Extracted information:
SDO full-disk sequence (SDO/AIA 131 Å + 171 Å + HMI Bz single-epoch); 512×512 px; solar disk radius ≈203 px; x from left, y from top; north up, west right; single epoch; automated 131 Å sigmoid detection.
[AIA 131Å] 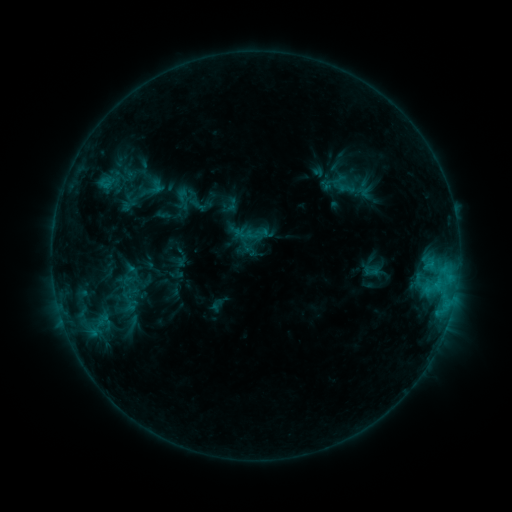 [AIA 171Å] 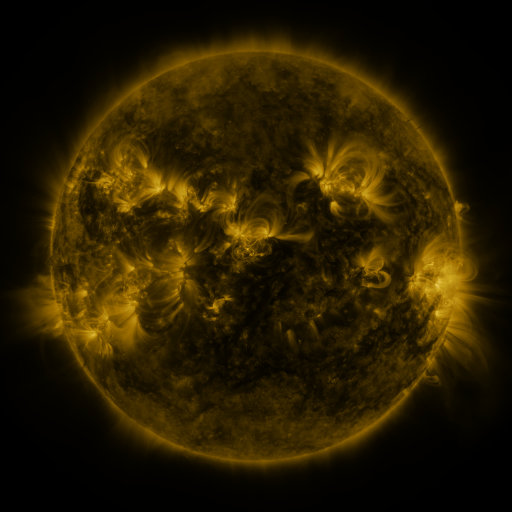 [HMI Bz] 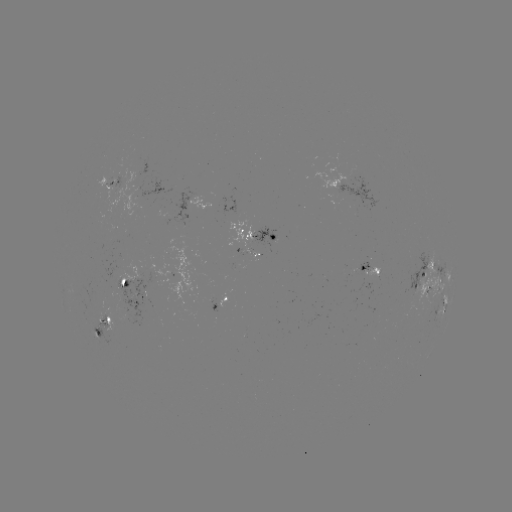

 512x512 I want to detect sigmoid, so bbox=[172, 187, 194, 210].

...

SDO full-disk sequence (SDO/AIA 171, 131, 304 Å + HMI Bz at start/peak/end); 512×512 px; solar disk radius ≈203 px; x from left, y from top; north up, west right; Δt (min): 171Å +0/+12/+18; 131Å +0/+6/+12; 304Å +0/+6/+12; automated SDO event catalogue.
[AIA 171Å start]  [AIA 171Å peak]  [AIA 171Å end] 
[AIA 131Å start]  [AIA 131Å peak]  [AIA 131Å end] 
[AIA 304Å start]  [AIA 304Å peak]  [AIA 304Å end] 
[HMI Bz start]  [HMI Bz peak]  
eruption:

Work instruction:
Go through the material above, and wherever a line holds the word "radius", copy it.

Answer for the task:
SDO full-disk sequence (SDO/AIA 131 Å + 171 Å + HMI Bz single-epoch); 512×512 px; solar disk radius ≈203 px; x from left, y from top; north up, west right; single epoch; automated 131 Å sigmoid detection.
SDO full-disk sequence (SDO/AIA 171, 131, 304 Å + HMI Bz at start/peak/end); 512×512 px; solar disk radius ≈203 px; x from left, y from top; north up, west right; Δt (min): 171Å +0/+12/+18; 131Å +0/+6/+12; 304Å +0/+6/+12; automated SDO event catalogue.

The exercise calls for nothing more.